At the moment, New Zealand’s largest flowering plant genus is Veronica (the speedwells and hebes), with 122 native and 19 introduced species (maybe 124 and 17, since we’re not sure about the biostatus of two). But pretty soon, new discoveries in Carex might knock Veronica off the top spot.
One interesting thing about native New Zealand Veronica is that—apart from the Australian V. calycina and V. plebeia that some botanists regard as natives—they’re all derived from a single ancestor that arrived here about 10 million years ago. That means their huge range of growth forms, leaf shapes, flower shapes, and capsule structures and functions have evolved here in New Zealand, likely as adaptive responses to a range of soils, climates, pollinators, and means of dispersal.
Last week, I’ve been collecting data on elevational ranges for all New Zealand species of Veronica, to add to the Flora of New Zealand text I’ve been preparing. Fortunately, the main herbaria (pressed plant collections) have digitised their Veronica labels, so I haven’t needed to look again at all the specimens (I’d already identified them).
The first thing that struck me is that only about half the specimens had a recorded elevation on the label. That’s not so surprising though; a lot of the collections are old, and it wasn’t always easy before good maps and GPS to estimate an elevation. Should I go through these and infer an elevation? I decided not to, for two reasons. First, there are already a lot of collections that do have good data, and my assumption is that those will give me a pretty accurate range for each species. Secondly, the locality data on these old specimens is often vague, and inferring their elevation might introduce errors.
|Flowers of Veronica melanocaulon, from Mason River, N. Canterbury.|
Indeed, I found a good example that shows the need for caution. A fairly old collection of V. melanocaulon was simply labeled “Mt Terako”. But somebody later had helpfully tried to add value by inferring an elevation for it, looking up Mt Terako on the map to give a databased figure of 1740m. When I compiled the data to get overall ranges, this was the highest elevation for V. melanocaulon by about 800 hundred metres. V. melanocaulon plants are found along river and stream banks, not on mountain tops, and while I have no doubt it was collected in the general area of Mt Terako, I’m also sure it wasn’t at 1740m.
|Veronica elliptica, at Milford Sound.|
About 30 species can be found at or near sea level, but only a few—like V. elliptica at 0–45 m—are strictly coastal. Many, like V. odora, have larger elevation and habitat ranges that only sometimes come as low as sea level. V. lilliputiana plants grow on silty or muddy shores of lakes and ponds and only sometimes find suitable sites near the sea, for example in lagoons at Lake Forsyth and Otago Peninsula.
|Veronica lilliputiana (scale = 1 mm).|
|Veronica birleyi (left) has smaller flowers (not shown) than the similar V. spectabilis.|
Veronica epacridea is a close second, reaching an elevation of 2745 m, but it has a larger range, down to 638 m. The high altitude veronicas are mostly members of the snow hebe and connatae informal groups. Nine species or subspecies are not known at or below 1200 m, roughly the old 4000 foot mark, and eight (not always the same ones) reach maximum elevations of 2000 m or more.

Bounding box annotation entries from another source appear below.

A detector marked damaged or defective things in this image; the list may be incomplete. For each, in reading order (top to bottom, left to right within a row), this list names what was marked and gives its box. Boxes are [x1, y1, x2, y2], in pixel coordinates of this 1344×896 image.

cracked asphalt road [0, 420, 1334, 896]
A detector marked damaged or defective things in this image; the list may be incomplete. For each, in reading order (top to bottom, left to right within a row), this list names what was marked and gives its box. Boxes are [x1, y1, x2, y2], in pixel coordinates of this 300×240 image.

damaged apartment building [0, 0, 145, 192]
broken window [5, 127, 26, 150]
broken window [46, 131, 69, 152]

|Veronica epacridea on the Torlesse Range, Canterbury.|
What’s in between? The bulk of the genus is neither coastal, nor high alpine. How many are subalpine to alpine versus lowland to montane? We could use the natural tree-line as a convenient dividing point, except that it varies, from 1500 m in central North Island, to 900 m in Southland (Alan Mark’s “Above the treeline” has a good introduction to the alpine zone and its environments). I can’t be bothered going through my list one by one to assign them carefully to “above” or “below” tree-line groups, otherwise I’d probably be writing this as a scientific paper, not a blog post.
About 65 species and subspecies have a minimum elevation above 600 m and a maximum over 1500 m, so they’re mostly found in the zones above tree-line. And about thirty native species and subspecies have maxima that are below 900 m, so they’re lowland to montane. Another thirty or so have maxima clearly above, and minima clearly below tree-line; they seem to be plants of the montane to subalpine zones.
Veronica epacridea has the biggest overall range, at 2107 m. That’s because, although it’s mostly an alpine to high-alpine plant, it can be found occasionally on screes and cliffs at much lower levels, perhaps establishing sporadically from seeds or even bits of plant that have blown down from above. V. lanceolata also has a wide range (1708 m). It has narrow-leaved forms found at low altitudes in coastal Taranaki and Coromandel and forms with broad fleshy leaves in the North Island mountains. Its local populations are maybe adapting to different conditions and could be in the process of diverging into separate species.